Can you rewrite the rows below, substituting "Which type of chart" for every "What kind of chart" and leaving all else unchanged?

########

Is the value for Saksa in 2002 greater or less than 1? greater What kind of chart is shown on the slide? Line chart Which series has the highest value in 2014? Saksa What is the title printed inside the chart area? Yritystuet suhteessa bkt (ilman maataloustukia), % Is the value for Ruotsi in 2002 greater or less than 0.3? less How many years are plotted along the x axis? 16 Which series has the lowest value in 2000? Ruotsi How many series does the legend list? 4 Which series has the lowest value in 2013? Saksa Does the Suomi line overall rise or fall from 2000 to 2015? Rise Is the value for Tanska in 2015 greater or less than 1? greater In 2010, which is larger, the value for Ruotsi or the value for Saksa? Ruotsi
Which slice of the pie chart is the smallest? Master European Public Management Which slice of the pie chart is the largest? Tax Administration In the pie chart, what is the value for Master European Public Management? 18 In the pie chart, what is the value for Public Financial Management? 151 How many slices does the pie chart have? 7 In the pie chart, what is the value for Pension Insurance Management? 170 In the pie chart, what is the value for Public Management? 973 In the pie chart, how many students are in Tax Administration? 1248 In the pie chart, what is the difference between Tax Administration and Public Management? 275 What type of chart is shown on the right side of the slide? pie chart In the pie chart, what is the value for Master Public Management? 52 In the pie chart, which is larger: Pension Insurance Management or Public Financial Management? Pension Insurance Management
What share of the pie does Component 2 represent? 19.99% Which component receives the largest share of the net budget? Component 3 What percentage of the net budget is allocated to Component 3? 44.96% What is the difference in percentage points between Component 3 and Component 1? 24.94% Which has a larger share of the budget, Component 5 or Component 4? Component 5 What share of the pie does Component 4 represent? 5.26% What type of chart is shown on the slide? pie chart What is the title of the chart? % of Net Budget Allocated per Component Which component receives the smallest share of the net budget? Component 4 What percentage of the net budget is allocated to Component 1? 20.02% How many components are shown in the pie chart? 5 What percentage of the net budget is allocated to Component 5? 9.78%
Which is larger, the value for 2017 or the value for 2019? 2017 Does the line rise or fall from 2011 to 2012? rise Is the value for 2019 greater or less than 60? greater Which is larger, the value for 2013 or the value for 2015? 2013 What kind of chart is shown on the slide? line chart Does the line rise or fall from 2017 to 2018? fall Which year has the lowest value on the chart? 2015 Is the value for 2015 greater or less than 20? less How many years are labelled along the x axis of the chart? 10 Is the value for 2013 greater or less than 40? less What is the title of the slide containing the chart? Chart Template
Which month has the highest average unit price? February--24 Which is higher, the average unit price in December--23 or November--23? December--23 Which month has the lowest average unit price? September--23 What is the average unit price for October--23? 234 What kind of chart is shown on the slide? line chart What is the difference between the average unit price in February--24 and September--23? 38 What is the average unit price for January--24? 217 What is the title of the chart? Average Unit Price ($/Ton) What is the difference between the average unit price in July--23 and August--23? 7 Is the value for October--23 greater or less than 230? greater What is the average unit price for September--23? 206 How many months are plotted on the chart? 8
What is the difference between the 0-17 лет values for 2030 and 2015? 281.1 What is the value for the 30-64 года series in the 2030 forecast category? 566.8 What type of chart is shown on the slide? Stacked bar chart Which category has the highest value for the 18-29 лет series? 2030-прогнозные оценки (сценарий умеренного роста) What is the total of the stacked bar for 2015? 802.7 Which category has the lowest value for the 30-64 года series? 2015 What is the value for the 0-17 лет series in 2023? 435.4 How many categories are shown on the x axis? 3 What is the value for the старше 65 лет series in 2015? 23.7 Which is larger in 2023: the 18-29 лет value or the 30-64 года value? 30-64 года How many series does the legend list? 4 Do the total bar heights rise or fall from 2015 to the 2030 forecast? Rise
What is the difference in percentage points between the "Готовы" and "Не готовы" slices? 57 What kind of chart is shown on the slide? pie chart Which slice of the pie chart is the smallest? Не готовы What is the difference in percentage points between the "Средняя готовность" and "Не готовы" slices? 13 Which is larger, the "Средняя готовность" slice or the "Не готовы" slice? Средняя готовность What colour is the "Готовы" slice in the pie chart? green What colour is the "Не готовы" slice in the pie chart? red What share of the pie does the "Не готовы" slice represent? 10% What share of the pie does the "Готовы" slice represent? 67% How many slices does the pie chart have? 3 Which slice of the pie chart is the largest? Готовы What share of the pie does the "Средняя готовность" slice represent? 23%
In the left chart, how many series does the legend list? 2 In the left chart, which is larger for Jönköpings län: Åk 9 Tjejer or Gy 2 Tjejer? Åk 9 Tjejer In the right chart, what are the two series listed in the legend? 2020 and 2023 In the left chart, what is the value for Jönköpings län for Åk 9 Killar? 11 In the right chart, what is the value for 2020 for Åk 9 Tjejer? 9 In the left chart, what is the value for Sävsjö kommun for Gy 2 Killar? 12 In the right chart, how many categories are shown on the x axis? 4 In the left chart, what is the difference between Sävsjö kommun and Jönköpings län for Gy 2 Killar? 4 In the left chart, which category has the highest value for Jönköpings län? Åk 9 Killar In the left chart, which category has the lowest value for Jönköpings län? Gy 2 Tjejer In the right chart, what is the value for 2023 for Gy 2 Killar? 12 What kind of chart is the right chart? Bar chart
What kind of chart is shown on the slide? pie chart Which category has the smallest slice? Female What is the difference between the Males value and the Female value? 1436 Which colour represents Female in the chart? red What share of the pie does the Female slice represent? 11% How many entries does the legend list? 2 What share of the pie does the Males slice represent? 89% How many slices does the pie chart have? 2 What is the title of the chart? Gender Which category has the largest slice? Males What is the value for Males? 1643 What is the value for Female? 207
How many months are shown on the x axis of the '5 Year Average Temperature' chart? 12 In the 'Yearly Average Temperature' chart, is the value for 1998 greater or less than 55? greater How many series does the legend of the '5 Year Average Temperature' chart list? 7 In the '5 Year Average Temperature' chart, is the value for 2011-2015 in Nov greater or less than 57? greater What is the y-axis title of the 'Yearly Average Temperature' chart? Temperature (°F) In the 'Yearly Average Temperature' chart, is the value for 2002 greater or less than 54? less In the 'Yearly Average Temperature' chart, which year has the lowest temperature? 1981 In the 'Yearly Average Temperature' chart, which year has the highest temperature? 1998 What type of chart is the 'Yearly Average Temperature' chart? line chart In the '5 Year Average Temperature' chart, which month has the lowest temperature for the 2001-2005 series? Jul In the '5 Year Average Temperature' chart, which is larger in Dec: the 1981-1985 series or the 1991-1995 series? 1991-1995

########

§ Exercise result:
Is the value for Saksa in 2002 greater or less than 1? greater Which type of chart is shown on the slide? Line chart Which series has the highest value in 2014? Saksa What is the title printed inside the chart area? Yritystuet suhteessa bkt (ilman maataloustukia), % Is the value for Ruotsi in 2002 greater or less than 0.3? less How many years are plotted along the x axis? 16 Which series has the lowest value in 2000? Ruotsi How many series does the legend list? 4 Which series has the lowest value in 2013? Saksa Does the Suomi line overall rise or fall from 2000 to 2015? Rise Is the value for Tanska in 2015 greater or less than 1? greater In 2010, which is larger, the value for Ruotsi or the value for Saksa? Ruotsi
Which slice of the pie chart is the smallest? Master European Public Management Which slice of the pie chart is the largest? Tax Administration In the pie chart, what is the value for Master European Public Management? 18 In the pie chart, what is the value for Public Financial Management? 151 How many slices does the pie chart have? 7 In the pie chart, what is the value for Pension Insurance Management? 170 In the pie chart, what is the value for Public Management? 973 In the pie chart, how many students are in Tax Administration? 1248 In the pie chart, what is the difference between Tax Administration and Public Management? 275 What type of chart is shown on the right side of the slide? pie chart In the pie chart, what is the value for Master Public Management? 52 In the pie chart, which is larger: Pension Insurance Management or Public Financial Management? Pension Insurance Management
What share of the pie does Component 2 represent? 19.99% Which component receives the largest share of the net budget? Component 3 What percentage of the net budget is allocated to Component 3? 44.96% What is the difference in percentage points between Component 3 and Component 1? 24.94% Which has a larger share of the budget, Component 5 or Component 4? Component 5 What share of the pie does Component 4 represent? 5.26% What type of chart is shown on the slide? pie chart What is the title of the chart? % of Net Budget Allocated per Component Which component receives the smallest share of the net budget? Component 4 What percentage of the net budget is allocated to Component 1? 20.02% How many components are shown in the pie chart? 5 What percentage of the net budget is allocated to Component 5? 9.78%
Which is larger, the value for 2017 or the value for 2019? 2017 Does the line rise or fall from 2011 to 2012? rise Is the value for 2019 greater or less than 60? greater Which is larger, the value for 2013 or the value for 2015? 2013 Which type of chart is shown on the slide? line chart Does the line rise or fall from 2017 to 2018? fall Which year has the lowest value on the chart? 2015 Is the value for 2015 greater or less than 20? less How many years are labelled along the x axis of the chart? 10 Is the value for 2013 greater or less than 40? less What is the title of the slide containing the chart? Chart Template
Which month has the highest average unit price? February--24 Which is higher, the average unit price in December--23 or November--23? December--23 Which month has the lowest average unit price? September--23 What is the average unit price for October--23? 234 Which type of chart is shown on the slide? line chart What is the difference between the average unit price in February--24 and September--23? 38 What is the average unit price for January--24? 217 What is the title of the chart? Average Unit Price ($/Ton) What is the difference between the average unit price in July--23 and August--23? 7 Is the value for October--23 greater or less than 230? greater What is the average unit price for September--23? 206 How many months are plotted on the chart? 8
What is the difference between the 0-17 лет values for 2030 and 2015? 281.1 What is the value for the 30-64 года series in the 2030 forecast category? 566.8 What type of chart is shown on the slide? Stacked bar chart Which category has the highest value for the 18-29 лет series? 2030-прогнозные оценки (сценарий умеренного роста) What is the total of the stacked bar for 2015? 802.7 Which category has the lowest value for the 30-64 года series? 2015 What is the value for the 0-17 лет series in 2023? 435.4 How many categories are shown on the x axis? 3 What is the value for the старше 65 лет series in 2015? 23.7 Which is larger in 2023: the 18-29 лет value or the 30-64 года value? 30-64 года How many series does the legend list? 4 Do the total bar heights rise or fall from 2015 to the 2030 forecast? Rise
What is the difference in percentage points between the "Готовы" and "Не готовы" slices? 57 Which type of chart is shown on the slide? pie chart Which slice of the pie chart is the smallest? Не готовы What is the difference in percentage points between the "Средняя готовность" and "Не готовы" slices? 13 Which is larger, the "Средняя готовность" slice or the "Не готовы" slice? Средняя готовность What colour is the "Готовы" slice in the pie chart? green What colour is the "Не готовы" slice in the pie chart? red What share of the pie does the "Не готовы" slice represent? 10% What share of the pie does the "Готовы" slice represent? 67% How many slices does the pie chart have? 3 Which slice of the pie chart is the largest? Готовы What share of the pie does the "Средняя готовность" slice represent? 23%
In the left chart, how many series does the legend list? 2 In the left chart, which is larger for Jönköpings län: Åk 9 Tjejer or Gy 2 Tjejer? Åk 9 Tjejer In the right chart, what are the two series listed in the legend? 2020 and 2023 In the left chart, what is the value for Jönköpings län for Åk 9 Killar? 11 In the right chart, what is the value for 2020 for Åk 9 Tjejer? 9 In the left chart, what is the value for Sävsjö kommun for Gy 2 Killar? 12 In the right chart, how many categories are shown on the x axis? 4 In the left chart, what is the difference between Sävsjö kommun and Jönköpings län for Gy 2 Killar? 4 In the left chart, which category has the highest value for Jönköpings län? Åk 9 Killar In the left chart, which category has the lowest value for Jönköpings län? Gy 2 Tjejer In the right chart, what is the value for 2023 for Gy 2 Killar? 12 Which type of chart is the right chart? Bar chart
Which type of chart is shown on the slide? pie chart Which category has the smallest slice? Female What is the difference between the Males value and the Female value? 1436 Which colour represents Female in the chart? red What share of the pie does the Female slice represent? 11% How many entries does the legend list? 2 What share of the pie does the Males slice represent? 89% How many slices does the pie chart have? 2 What is the title of the chart? Gender Which category has the largest slice? Males What is the value for Males? 1643 What is the value for Female? 207
How many months are shown on the x axis of the '5 Year Average Temperature' chart? 12 In the 'Yearly Average Temperature' chart, is the value for 1998 greater or less than 55? greater How many series does the legend of the '5 Year Average Temperature' chart list? 7 In the '5 Year Average Temperature' chart, is the value for 2011-2015 in Nov greater or less than 57? greater What is the y-axis title of the 'Yearly Average Temperature' chart? Temperature (°F) In the 'Yearly Average Temperature' chart, is the value for 2002 greater or less than 54? less In the 'Yearly Average Temperature' chart, which year has the lowest temperature? 1981 In the 'Yearly Average Temperature' chart, which year has the highest temperature? 1998 What type of chart is the 'Yearly Average Temperature' chart? line chart In the '5 Year Average Temperature' chart, which month has the lowest temperature for the 2001-2005 series? Jul In the '5 Year Average Temperature' chart, which is larger in Dec: the 1981-1985 series or the 1991-1995 series? 1991-1995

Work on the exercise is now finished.